La maison a continué à recevoir des amis, les ami(e)s de mes filles ; de 1992 à 2012 environ, cette maison a été l’endroit où mes filles recevaient leurs ami(e)s dès qu’elles avaient une raison à fêter.

J’ai vécu avec mes filles toutes ces années dans ce paradis sur Terre où la Nature était reine.

Des fois je me dis que Magog-Orford est l’endroit sur terre où possiblement qu’Adam et Ève ont vécu. C’est surement à l’Abbaye St Benoit du Lac en septembre qu’Ève y a un jour croquer dans la pomme.

Le temps a passé avec la rapidité de l’éclair le tout en oubliant que nous étions nés pour mourir.

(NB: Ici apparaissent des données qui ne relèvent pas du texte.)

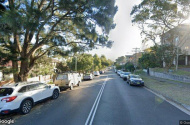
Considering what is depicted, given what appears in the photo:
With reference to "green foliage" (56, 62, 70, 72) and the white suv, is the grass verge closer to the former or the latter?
the white suv

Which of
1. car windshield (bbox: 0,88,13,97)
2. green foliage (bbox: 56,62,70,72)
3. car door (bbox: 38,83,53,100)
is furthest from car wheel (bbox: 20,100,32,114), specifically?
green foliage (bbox: 56,62,70,72)

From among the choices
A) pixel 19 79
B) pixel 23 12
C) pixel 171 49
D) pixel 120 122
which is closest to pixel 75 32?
pixel 23 12

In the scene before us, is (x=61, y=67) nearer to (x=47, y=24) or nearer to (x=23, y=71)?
(x=23, y=71)

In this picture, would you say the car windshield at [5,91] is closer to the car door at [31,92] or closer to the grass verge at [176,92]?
the car door at [31,92]

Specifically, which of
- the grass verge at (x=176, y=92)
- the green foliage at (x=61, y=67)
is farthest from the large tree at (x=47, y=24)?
the green foliage at (x=61, y=67)

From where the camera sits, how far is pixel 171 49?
57.9 ft

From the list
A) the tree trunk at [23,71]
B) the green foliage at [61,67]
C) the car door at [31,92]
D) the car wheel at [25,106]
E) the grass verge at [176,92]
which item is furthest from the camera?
the green foliage at [61,67]

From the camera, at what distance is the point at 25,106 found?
5.96 metres

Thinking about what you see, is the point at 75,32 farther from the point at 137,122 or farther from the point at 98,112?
the point at 137,122

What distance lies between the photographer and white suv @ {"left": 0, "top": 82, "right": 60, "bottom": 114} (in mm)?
5293

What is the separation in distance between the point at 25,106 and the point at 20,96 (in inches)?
24.3

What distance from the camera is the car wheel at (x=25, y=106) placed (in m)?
5.75

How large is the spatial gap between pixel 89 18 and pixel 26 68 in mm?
6945

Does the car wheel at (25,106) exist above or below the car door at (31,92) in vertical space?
below
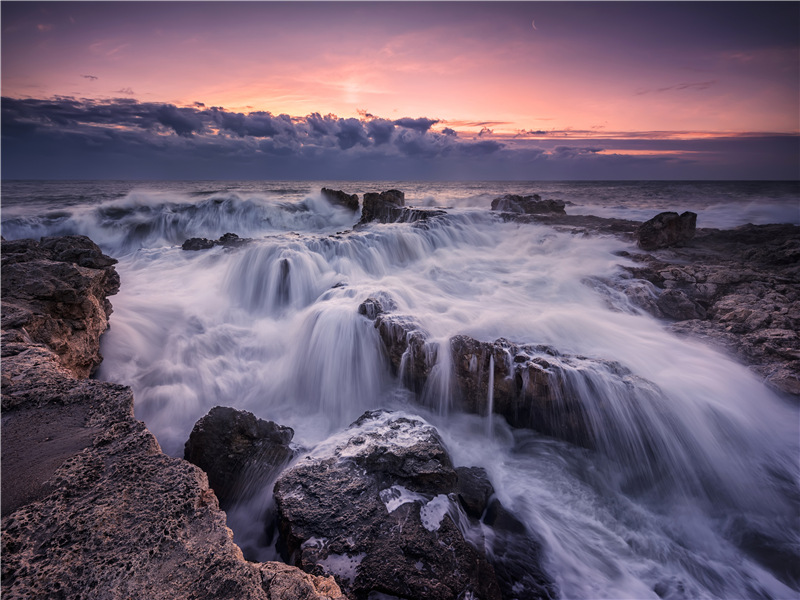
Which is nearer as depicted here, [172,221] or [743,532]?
[743,532]

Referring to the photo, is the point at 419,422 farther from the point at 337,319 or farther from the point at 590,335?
the point at 590,335

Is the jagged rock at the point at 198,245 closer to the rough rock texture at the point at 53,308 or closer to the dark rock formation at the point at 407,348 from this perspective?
the rough rock texture at the point at 53,308

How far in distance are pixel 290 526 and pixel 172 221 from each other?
21.3 m

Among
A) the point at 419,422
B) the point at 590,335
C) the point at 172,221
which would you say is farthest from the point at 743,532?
the point at 172,221

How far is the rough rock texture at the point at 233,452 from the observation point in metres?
4.06

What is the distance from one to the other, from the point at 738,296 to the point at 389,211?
43.7ft

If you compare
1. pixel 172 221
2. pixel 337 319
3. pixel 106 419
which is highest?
pixel 106 419

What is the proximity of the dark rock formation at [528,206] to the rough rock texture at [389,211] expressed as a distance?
5480 mm

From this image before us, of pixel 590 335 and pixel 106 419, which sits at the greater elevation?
pixel 106 419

Puis 2018 est apparu comme toutes les autres années avec la particularité suivante : J’apprends à mes filles que j’avais vendu la maison.

Pourquoi Papa? Pourquoi tu fais cela. C’est notre maison aussi. Les «party» de Noël et les rencontres de la famille Pelletier l’été, où allons-nous les faire?

Juste les entendre j’avais mal. J’étais atteint directement d’un crochet au cœur.

La raison me disait en dedans de moi que je devais vendre la maison mais mon coeur me disait que je devais garder la maison où j’y verrais arriver la mort un jour.

T’as toujours été heureux ici papa, pourquoi tu fais cela?

J’étais déchiré. Comme auraient dit mes vieux parents, j’ai pleuré comme un veau.

Cette maison pendant 42 ans a toujours été là quand j’avais besoin d’elle, pour m’aider financièrement dans mes moments difficiles de la vie. À 74 ans, les revenus ne sont plus les mêmes qu’à 40 ans. C’est la raison qui me parlait comme ça.

La promesse d’achat est signée par l’acheteur et moi et toutes les conditions sont levées. Il est 2hrs30 du matin dans la nuit, mon beau-frère me réveille pour me dire que ma sœur Suzanne, 70 ans, venait de mourir subitement d’une crise cardiaque.

Le matin je me lève et je prends la décision de ne plus vende la maison; j’étais prêt à payer les frais de l’acheteur ainsi que les dommages s’il y en avait. Je ne vendais plus.

Les deux jours qui suivirent ont été émotivement très difficiles pour moi. J’étais triste de vendre la maison; je regrettais d’avoir accepté de vendre;  j’avais une grande peine pour le décès de ma sœur et en même temps mes deux filles avaient de la peine que je vende la maison.

Dans ces jours-là, mon ami Gervais avocat retraité, lors d’une communication téléphonique, me dit :« Laurent , il faudrait bien que tu appliques ce que tu prêches. Combien de fois tu m’as dit Gervais, vend ta maison pendant que tu es en bonne santé. N’attends pas d’être malade pour vendre.»

Ma réflexion fut alors la suivante : Laurent, une maison n’est pas le bonheur; le bonheur il est en dedans de soi. Tu vas alors trouver un nouvel endroit où tu vas mettre ce bonheur; et tes filles vont elles aussi trouver un endroit où y mettre leur bonheur. La Vie continue me suis-je dit; la maison s’est donc vendue.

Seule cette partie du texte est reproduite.